*** Opening TASK INPUTS ***

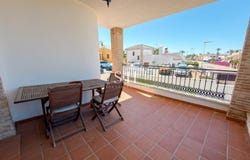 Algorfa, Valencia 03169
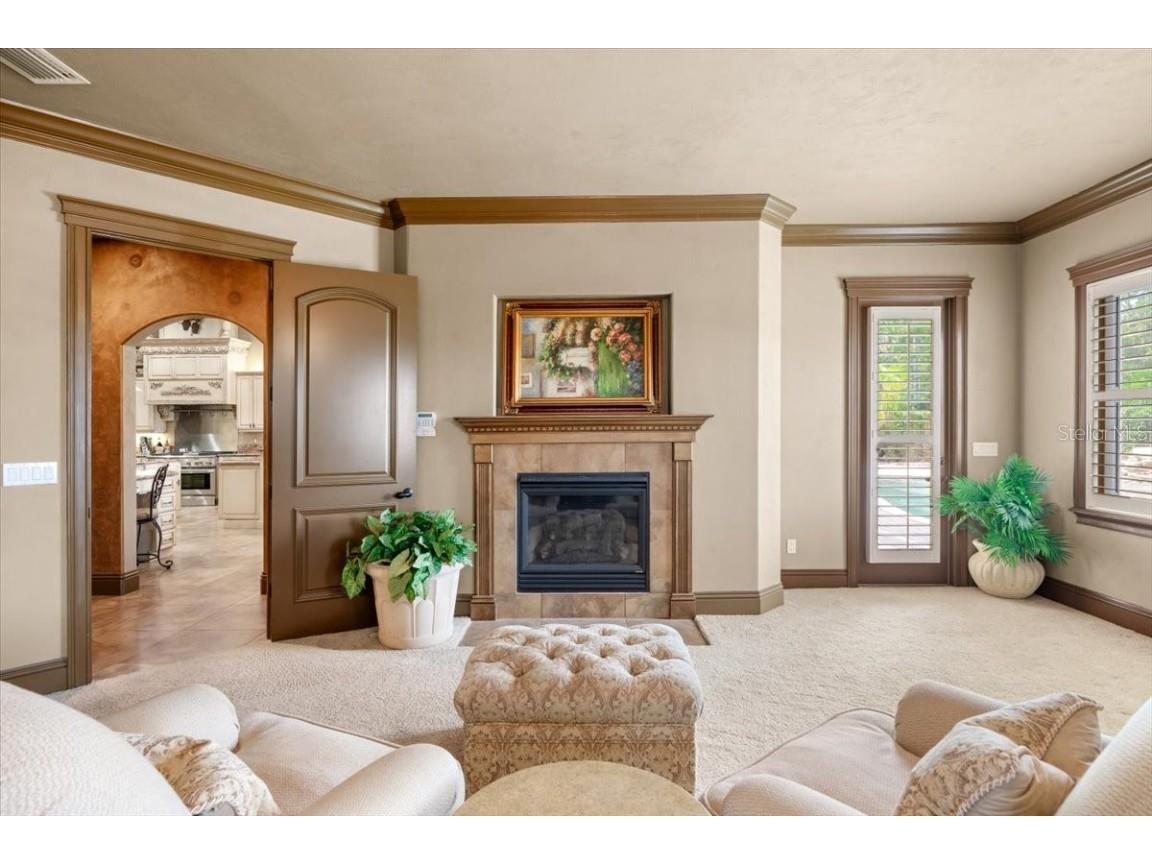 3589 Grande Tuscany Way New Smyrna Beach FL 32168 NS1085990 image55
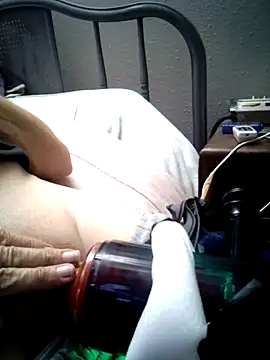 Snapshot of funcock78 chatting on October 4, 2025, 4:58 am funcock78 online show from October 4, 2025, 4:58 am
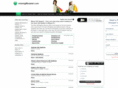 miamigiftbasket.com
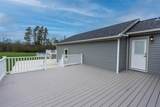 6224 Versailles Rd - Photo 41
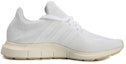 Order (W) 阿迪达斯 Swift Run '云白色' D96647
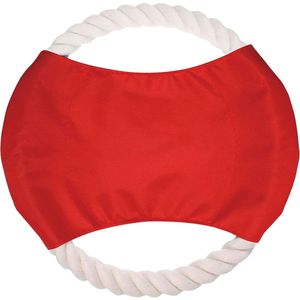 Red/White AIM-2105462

*** Closing TASK INPUTS ***
*** Opening TASK INPUTS ***

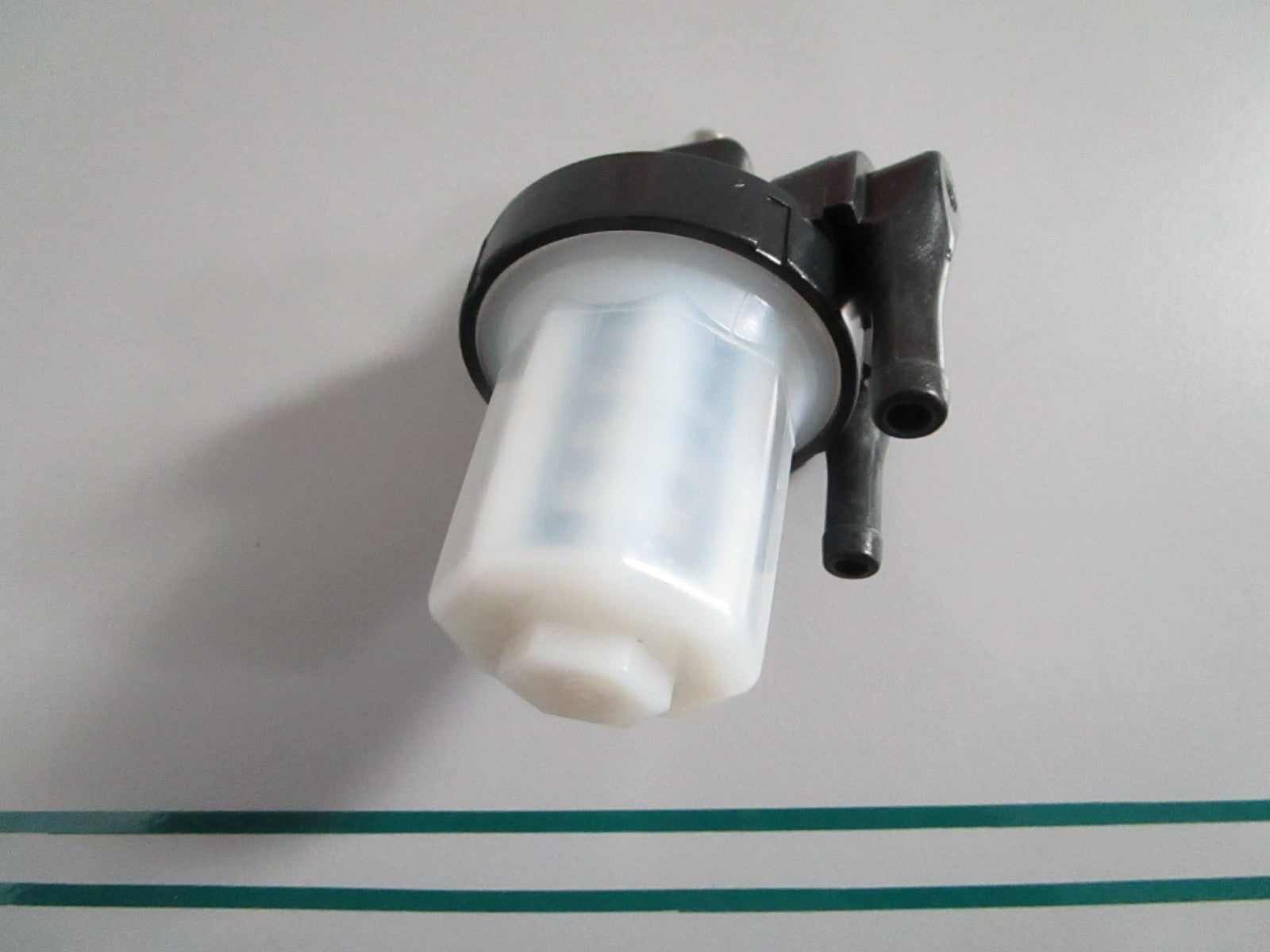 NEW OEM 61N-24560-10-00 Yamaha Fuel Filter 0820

*** Closing TASK INPUTS ***
*** Opening TASK INPUTS ***

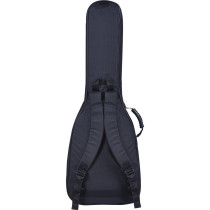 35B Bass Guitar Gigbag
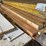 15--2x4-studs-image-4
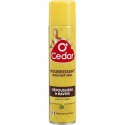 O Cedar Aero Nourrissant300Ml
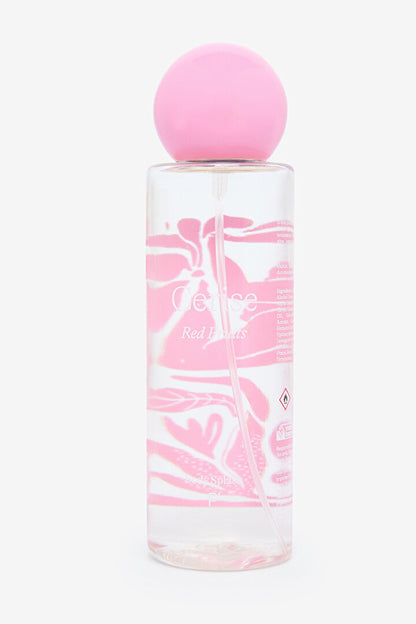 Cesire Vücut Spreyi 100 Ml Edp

*** Closing TASK INPUTS ***

> _WHAT TO PRODUCE_
Replace "Photo" with "Image" in the material, beginning at the line that has "Algorfa, Valencia 03169" and stopping after the line that has "Red/White AIM-2105462". Write out only those lines with nothing else altered, and leave the pictures out of your answer.

> _SOLUTION_
 Algorfa, Valencia 03169
 3589 Grande Tuscany Way New Smyrna Beach FL 32168 NS1085990 image55
 Snapshot of funcock78 chatting on October 4, 2025, 4:58 am funcock78 online show from October 4, 2025, 4:58 am
 miamigiftbasket.com
 6224 Versailles Rd - Image 41
 Order (W) 阿迪达斯 Swift Run '云白色' D96647
 Red/White AIM-2105462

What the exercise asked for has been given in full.